Seandainya apa yang berada di
depanku benar-benar sama seperti yang sering kulihat di TV dimana tragedi
terjadi karena alasan yang tidak terduga, maka---
Maka, pada waktu ini, pada
detik ini, apakah masalah yang sebenarnya terjadi?
Batang horizontal dimana gadis itu bermain
tidaklah terlalu tinggi, tapi masalahnya adalah bagaimana dia jatuh.
Di dunia ini, ada orang yang
bisa terluka parah hanya karena jatuh dari kursi.
Biarpun batang itu hanyalah
mainan untuk melatih diri, seandainya itu menghantam bagian tubuh yang lemah,
tidak aneh jika luka parah terjadi.
“Kenapa sih harus aku....”
Aku memangdang segala arah,
mencari orang dewasa yang bisa menolong, tapi tidak ada yang kudapat.
Mendapatkan tugas sebesar ini,
aku mulai gelisah dan hatiku serasa akan meledak.
Namun aku tidak punya waktu
luang lagi, aku harus berhenti ketakutan.
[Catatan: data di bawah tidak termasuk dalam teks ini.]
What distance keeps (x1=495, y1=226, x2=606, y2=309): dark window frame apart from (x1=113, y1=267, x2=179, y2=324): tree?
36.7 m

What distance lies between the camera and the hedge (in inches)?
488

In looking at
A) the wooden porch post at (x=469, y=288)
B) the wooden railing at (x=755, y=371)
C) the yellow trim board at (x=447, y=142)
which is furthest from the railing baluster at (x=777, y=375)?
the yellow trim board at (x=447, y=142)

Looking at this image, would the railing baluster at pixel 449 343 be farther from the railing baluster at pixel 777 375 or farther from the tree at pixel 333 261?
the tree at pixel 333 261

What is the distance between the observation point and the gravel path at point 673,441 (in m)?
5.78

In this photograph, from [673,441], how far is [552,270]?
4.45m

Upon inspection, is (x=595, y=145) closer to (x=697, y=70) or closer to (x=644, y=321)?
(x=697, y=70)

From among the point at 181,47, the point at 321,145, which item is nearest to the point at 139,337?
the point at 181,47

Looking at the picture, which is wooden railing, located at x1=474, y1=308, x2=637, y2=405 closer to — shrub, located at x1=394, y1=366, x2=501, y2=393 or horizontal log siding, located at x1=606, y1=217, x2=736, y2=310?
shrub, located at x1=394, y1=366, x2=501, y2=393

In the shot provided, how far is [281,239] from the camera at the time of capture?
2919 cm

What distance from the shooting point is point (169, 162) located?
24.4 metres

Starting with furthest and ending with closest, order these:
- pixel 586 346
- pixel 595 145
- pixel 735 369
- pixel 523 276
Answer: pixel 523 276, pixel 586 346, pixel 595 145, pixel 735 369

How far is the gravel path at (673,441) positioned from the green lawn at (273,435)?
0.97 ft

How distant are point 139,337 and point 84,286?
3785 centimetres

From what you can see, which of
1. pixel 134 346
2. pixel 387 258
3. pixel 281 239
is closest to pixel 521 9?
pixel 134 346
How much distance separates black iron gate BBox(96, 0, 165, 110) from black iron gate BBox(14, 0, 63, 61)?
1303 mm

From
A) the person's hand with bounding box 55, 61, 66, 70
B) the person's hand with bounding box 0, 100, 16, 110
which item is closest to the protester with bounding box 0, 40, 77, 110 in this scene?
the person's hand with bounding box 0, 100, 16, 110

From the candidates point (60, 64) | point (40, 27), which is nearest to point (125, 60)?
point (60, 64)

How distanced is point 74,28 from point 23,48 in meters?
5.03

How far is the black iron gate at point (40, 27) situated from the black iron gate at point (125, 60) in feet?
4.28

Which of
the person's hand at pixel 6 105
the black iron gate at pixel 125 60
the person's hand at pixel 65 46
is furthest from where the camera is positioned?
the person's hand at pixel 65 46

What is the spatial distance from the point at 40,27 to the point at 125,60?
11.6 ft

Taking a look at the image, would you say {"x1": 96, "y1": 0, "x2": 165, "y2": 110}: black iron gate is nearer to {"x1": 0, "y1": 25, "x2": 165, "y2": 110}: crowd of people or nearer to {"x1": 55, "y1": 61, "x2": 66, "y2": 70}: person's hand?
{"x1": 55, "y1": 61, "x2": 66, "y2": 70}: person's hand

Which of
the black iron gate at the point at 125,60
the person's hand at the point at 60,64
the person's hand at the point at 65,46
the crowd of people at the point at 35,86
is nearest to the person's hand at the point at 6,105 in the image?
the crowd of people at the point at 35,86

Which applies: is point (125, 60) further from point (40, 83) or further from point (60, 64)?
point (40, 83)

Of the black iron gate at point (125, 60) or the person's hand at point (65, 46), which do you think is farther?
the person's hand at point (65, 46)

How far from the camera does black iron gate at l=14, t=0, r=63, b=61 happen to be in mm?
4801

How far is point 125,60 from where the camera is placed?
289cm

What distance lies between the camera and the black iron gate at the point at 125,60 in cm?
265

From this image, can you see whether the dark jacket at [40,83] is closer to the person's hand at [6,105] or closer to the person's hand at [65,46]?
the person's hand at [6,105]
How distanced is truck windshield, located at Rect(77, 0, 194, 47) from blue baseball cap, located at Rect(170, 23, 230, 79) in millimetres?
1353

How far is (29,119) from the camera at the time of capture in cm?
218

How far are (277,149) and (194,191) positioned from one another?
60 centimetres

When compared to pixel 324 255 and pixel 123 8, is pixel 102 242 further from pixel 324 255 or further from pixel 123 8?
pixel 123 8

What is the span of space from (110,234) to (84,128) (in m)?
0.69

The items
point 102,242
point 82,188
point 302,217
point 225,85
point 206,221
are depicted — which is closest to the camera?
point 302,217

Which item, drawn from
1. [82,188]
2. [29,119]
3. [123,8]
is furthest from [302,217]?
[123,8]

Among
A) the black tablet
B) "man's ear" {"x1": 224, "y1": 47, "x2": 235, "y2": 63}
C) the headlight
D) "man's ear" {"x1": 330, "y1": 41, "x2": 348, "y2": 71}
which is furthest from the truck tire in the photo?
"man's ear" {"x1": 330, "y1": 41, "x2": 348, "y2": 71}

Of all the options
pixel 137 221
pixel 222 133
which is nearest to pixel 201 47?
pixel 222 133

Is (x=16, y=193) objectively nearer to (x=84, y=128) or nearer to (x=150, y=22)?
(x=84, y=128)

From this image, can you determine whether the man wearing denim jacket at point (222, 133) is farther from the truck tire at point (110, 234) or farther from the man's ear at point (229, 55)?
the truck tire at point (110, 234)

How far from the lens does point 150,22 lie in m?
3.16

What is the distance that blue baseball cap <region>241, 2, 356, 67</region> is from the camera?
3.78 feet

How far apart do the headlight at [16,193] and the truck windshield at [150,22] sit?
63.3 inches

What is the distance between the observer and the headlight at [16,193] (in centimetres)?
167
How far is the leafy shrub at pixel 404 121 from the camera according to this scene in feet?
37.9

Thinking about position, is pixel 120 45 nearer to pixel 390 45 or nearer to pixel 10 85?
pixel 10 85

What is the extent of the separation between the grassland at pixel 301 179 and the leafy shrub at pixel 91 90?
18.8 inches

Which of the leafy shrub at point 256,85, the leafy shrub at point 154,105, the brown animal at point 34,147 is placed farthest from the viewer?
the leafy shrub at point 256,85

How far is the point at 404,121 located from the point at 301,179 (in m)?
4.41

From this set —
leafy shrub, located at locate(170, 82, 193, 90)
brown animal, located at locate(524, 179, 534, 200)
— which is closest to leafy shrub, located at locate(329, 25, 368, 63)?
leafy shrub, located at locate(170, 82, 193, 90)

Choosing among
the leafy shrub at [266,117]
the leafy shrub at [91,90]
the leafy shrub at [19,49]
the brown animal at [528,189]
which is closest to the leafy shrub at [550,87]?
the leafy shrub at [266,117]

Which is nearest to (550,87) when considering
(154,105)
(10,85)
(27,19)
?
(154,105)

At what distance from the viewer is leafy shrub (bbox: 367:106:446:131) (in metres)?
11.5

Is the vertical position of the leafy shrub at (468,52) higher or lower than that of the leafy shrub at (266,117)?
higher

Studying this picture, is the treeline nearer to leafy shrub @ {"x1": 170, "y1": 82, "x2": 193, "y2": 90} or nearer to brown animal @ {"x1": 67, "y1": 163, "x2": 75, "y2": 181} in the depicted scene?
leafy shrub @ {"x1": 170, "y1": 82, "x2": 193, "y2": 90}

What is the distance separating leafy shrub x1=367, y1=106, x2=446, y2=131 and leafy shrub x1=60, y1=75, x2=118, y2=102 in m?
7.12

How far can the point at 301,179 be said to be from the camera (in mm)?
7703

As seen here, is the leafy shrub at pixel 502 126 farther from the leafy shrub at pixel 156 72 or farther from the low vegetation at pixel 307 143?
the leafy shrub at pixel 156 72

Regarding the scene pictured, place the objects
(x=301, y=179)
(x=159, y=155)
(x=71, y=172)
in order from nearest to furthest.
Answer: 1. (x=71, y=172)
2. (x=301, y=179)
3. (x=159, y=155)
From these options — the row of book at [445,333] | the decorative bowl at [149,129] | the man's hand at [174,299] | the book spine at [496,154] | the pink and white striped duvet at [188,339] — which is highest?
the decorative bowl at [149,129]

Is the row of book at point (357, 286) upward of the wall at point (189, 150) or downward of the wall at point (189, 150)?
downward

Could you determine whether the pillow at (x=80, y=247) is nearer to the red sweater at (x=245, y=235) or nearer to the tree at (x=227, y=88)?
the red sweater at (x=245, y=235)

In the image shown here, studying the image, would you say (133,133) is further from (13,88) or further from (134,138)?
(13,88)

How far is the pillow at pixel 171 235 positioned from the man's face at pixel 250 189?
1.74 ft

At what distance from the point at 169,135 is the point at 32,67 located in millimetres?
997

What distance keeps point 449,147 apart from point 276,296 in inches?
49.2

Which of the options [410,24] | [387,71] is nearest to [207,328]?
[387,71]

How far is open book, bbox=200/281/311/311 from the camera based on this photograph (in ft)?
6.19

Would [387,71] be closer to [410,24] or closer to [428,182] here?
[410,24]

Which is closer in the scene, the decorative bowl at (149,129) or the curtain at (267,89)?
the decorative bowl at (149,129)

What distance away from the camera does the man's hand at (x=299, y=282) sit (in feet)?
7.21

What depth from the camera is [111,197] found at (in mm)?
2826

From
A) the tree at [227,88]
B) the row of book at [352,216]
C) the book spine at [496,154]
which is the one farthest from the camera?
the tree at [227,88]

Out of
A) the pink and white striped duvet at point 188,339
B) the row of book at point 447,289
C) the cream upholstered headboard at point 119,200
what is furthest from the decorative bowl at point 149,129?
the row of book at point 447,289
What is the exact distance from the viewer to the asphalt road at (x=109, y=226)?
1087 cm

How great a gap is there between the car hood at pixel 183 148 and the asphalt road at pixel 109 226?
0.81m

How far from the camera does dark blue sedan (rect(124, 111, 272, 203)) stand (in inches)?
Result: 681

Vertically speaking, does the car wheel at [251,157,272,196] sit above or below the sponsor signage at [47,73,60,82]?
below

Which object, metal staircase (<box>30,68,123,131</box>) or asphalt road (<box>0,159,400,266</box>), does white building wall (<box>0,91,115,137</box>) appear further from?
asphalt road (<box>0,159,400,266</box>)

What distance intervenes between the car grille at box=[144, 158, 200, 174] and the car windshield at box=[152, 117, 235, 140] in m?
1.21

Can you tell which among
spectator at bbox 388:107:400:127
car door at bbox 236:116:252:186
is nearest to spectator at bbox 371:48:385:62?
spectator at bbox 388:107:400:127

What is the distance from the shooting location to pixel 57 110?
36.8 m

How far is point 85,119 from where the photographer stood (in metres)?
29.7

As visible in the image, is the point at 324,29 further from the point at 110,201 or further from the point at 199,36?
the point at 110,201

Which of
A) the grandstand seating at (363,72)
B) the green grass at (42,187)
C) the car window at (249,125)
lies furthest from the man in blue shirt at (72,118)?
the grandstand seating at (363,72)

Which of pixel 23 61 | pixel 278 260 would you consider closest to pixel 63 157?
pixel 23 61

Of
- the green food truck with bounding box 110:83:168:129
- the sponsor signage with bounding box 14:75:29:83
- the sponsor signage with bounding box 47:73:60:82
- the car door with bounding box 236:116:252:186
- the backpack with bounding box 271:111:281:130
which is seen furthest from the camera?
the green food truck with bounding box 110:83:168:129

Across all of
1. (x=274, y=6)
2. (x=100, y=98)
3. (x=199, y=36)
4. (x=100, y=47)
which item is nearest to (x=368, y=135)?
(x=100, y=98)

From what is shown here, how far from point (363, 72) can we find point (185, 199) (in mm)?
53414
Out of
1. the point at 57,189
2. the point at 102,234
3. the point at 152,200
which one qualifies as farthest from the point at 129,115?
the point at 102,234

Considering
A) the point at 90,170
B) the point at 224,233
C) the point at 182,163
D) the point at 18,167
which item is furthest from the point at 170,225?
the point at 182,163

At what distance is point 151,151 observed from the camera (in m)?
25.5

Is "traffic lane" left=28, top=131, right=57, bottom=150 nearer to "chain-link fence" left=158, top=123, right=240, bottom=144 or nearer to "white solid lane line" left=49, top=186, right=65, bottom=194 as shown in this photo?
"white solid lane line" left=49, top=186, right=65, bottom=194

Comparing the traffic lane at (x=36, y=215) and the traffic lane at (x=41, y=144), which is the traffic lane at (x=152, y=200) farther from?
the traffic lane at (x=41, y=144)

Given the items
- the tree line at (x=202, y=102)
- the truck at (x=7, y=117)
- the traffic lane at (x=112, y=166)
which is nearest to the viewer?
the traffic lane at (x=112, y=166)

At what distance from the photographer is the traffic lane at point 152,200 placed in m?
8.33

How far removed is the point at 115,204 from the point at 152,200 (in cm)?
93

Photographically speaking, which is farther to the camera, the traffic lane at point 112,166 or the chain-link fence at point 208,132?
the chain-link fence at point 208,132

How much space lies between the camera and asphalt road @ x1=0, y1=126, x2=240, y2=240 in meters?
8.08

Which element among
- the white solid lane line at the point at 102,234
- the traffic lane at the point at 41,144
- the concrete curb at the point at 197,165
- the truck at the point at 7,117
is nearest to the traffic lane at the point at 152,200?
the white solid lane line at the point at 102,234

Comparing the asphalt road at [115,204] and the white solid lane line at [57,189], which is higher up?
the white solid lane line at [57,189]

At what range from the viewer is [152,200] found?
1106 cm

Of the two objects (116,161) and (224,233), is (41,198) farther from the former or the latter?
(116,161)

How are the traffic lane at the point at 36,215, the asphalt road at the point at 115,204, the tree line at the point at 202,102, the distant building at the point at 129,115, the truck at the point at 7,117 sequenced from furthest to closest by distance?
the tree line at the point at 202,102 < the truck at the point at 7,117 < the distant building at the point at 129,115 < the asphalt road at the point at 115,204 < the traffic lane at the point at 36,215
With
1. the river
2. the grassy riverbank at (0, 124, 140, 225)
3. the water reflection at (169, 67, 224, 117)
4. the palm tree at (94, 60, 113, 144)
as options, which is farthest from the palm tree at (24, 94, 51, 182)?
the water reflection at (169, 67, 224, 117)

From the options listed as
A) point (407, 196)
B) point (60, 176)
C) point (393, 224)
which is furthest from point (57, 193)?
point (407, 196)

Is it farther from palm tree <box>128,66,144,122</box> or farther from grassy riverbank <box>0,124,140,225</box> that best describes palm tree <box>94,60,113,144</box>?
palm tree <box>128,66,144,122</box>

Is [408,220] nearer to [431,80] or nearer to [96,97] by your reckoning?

Aku terus menatap tanah dimana
gadis itu terbaring, di tempat bekas galian anak-anak tadi siang, masih tidak
bergerak.
Kuharap dia tidak mendapatkan
luka serius. Bersamaan aku mendoakan itu, aku melangkah dengan seluruh kekuatan
di tubuhku. Dan pada waktu itu.....
Gadis yang awalnya tidak
bergerak sama sekali tiba-tiba bangun. Rambut coklat gelapnya yang sebahu dan
matanya memiliki warna yang sama. Gadis itu berbalik ke arahku dengan pandangan
kosong.
Ah, syukurlah. Sepertinya dia
tidak mendapat luka parah atau semacamnya. Tidak ada darah dan corak kulitnya
tidak pucat, baguslah.
Dari apa yang bisa kulihat,
gadis ini memiliki wajah yang cantik. Pada suatu hari, pastinya seorang
laki-laki akan jatuh cinta pada pandangan pertama kepadanya dan mungkin mereka
akan membuat keluarga bahagia bersama. Ah, untunglah dia tidak memiliki luka
yang berbekas.
Bersamaan dengan suara ‘krek’, pergelangan kaki kananku mulai merasa
kesetrum.
Tentu saja, karena aku hidup selama
tahun yang masih bisa kuhitung dengan jari, aku tidak pernah kesetrum apapun
sebelumnya. Namun, ada cara lain untuk mendeskripsikan kesakitan ini, dalam
beberapa detik, kesakitan ini langsung mengalir dari kakiku menuju kepalaku.
Ah, benar juga.
Sekitar beberapa detik yang
lalu, aku telah menggunakan seluruh kekuatan di tubuhku untuk melangkah.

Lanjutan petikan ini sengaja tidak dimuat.